[Start]

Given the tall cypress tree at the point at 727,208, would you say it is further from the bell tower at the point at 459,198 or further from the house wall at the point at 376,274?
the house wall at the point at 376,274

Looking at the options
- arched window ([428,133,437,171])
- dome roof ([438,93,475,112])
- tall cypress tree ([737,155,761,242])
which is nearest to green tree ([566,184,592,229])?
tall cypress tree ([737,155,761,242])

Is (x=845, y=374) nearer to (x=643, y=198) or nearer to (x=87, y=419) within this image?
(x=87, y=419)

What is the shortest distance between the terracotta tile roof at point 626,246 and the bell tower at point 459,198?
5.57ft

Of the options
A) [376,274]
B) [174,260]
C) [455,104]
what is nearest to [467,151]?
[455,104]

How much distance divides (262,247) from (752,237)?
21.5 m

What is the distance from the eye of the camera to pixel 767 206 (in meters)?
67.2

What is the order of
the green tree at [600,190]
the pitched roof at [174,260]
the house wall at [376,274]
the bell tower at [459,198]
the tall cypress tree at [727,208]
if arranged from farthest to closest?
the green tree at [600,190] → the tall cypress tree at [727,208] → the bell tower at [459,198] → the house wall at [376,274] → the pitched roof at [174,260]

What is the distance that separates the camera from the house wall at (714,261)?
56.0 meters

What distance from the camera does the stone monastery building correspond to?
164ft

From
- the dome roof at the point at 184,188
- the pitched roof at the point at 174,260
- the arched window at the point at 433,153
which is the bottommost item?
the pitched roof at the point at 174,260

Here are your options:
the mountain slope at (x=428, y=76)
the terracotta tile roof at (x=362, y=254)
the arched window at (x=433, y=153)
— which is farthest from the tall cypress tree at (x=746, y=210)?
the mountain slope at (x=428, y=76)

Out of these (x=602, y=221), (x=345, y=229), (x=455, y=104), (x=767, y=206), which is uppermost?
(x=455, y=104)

[End]

▶ Task description: Copy out each of the rows above line by line, changing no wording, number, or punctuation.

▶ Solution for this task:
Given the tall cypress tree at the point at 727,208, would you say it is further from the bell tower at the point at 459,198 or further from the house wall at the point at 376,274?
the house wall at the point at 376,274

Looking at the options
- arched window ([428,133,437,171])
- dome roof ([438,93,475,112])
- tall cypress tree ([737,155,761,242])
which is nearest to green tree ([566,184,592,229])?
tall cypress tree ([737,155,761,242])

Is (x=845, y=374) nearer to (x=643, y=198) or nearer to (x=87, y=419) within this image?
(x=87, y=419)

What is the shortest distance between the terracotta tile roof at point 626,246 and the bell tower at point 459,198?
5.57ft

Of the options
A) [376,274]
B) [174,260]
C) [455,104]
what is nearest to [467,151]?
[455,104]

How much distance divides (262,247) from (752,237)?
21.5 m

What is the distance from the eye of the camera to pixel 767 206 (in meters)?
67.2

What is the order of
the green tree at [600,190]
the pitched roof at [174,260]
the house wall at [376,274]
the bell tower at [459,198]
the tall cypress tree at [727,208]
if arranged from farthest to closest?
the green tree at [600,190] → the tall cypress tree at [727,208] → the bell tower at [459,198] → the house wall at [376,274] → the pitched roof at [174,260]

What is the distance that separates the camera from the house wall at (714,261)?
56.0 meters

What distance from the camera does the stone monastery building correspond to?
164ft

From
- the dome roof at the point at 184,188
- the pitched roof at the point at 174,260
- the arched window at the point at 433,153
which is the bottommost item?
the pitched roof at the point at 174,260

Here are your options:
the mountain slope at (x=428, y=76)
the terracotta tile roof at (x=362, y=254)
the arched window at (x=433, y=153)
— which is farthest from the tall cypress tree at (x=746, y=210)?
the mountain slope at (x=428, y=76)

Out of these (x=602, y=221), (x=345, y=229), (x=455, y=104), (x=767, y=206), which is uppermost?
(x=455, y=104)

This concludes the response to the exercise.